La science est l'ensemble de connaissances sur un fait, un domaine ou un objet vérifiées par des méthodes expérimentales; c'est une habileté, un savoir faire que donnent les connaissances, un domaine organisé du savoir ; (au pluriel) il s'agit de discipline scolaire s'opposant aux sciences humaines
(familièrement, érudition, savoir).
sciences humaines : étude des comportements, de la pensée de l'homme, seul ou en groupe, dans le passé ou le présent;  sciences physiques, mathématiques, sciences naturelles...
 
L'épistémologie est l'étude critique des sciences et de la connaissance scientifique : elle est destinée à déterminer leur origine logique, leur valeur et leur portée (théorie de la connaissance). C'est une "science" sur la science pour dire les choses simplement. 

La science répond à une volonté de savoir "vraiment".

Cette première indication peut paraître simpliste, mais elle constitue un critère essentiel qui, d'emblée, départage la science d'activités qui ont des finalités différentes, telles que légiférer sur la société, enjoliver la réalité, donner de l'espoir, reproduire les traditions, prescrire des conduites, endoctriner les foules, véhiculer des opinions.

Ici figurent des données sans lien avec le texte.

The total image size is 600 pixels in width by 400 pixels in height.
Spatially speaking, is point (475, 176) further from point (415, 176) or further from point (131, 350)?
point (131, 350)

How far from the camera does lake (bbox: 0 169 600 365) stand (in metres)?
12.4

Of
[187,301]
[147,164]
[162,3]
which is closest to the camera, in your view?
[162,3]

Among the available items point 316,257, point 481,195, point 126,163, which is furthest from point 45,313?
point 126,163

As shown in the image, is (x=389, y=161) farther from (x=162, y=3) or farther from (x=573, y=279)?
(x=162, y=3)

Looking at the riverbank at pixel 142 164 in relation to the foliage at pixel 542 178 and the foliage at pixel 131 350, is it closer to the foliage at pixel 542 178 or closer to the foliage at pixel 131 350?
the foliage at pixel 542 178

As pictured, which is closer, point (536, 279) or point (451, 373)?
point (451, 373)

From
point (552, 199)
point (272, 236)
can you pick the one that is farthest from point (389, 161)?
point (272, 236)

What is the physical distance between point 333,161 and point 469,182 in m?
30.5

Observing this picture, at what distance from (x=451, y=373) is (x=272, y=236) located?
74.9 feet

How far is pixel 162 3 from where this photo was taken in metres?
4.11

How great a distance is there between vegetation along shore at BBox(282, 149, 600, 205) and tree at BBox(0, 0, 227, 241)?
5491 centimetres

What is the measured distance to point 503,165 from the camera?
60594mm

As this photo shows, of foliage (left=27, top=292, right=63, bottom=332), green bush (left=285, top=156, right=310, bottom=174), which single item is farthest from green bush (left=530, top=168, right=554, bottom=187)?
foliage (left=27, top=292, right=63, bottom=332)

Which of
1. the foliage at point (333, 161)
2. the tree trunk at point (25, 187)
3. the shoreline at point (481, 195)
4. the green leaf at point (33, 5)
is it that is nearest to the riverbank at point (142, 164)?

Le terme volonté de savoir "vraiment" note le fait que cette volonté est double : c'est celle d'aller vers un savoir vrai (en adéquation avec la réalité), mais aussi de ne pas se leurrer, de ne pas s'en tenir à des croyances. C'est la volonté de "vraiment" savoir qui fait franchir le portique de la connaissance scientifique. Vraiment savoir implique généralement de se confronter aux croyances en cours, ce qui n'est pas une attitude largement partagée.

« Pour un esprit scientifique, toute connaissance est une réponse a une question. S'il n'y a pas eu de question, il ne peut pas y avoir connaissance scientifique. Rien ne va de soi. Rien n'est donné. Tout est construit. » (Gaston Bachelard, La formation de l'esprit scientifique, 1938)

"La science est peut-être la seule activité humaine dans laquelle les erreurs sont systématiquement critiquées et avec le temps, corrigées" - Karl Popper.

«Il est clair qu’il existe des zones de flou dans la recherche, et qu’elles sont parfois difficiles à communiquer auprès du grand public. Oui, la science se trompe parfois, car la connaissance s’acquiert progressivement. Mais certains faits sont largement établis, comme l’origine humaine des changements climatiques. Les nier, c’est remettre en cause le principe même d’une poursuite de la vérité. Et quand cela provient du dirigeant d’une des principales puissances mondiales, c’est grave» (Nouria Hernandez, Rectrice de l’Université de Lausanne à l'occasion des marches pour la science en avril 2017).

08 - Repères sur la science, le critère de scientificité

Le problème de la démarcation entre une démarche scientifique et une démarche spéculative (pseudoscience, idéologie) a été posé par Karl Popper en termes de méthode au sens large (c'est-à-dire associant la manière théorique et pratique de conduire la recherche).

Pour Popper, la science se doit de fonctionner de manière déductive, allant du général de la théorie au particulier du fait empirique. Ainsi, elle devrait procéder en trois temps : théorie, déduction de conséquences, expérience pouvant réfuter la théorie.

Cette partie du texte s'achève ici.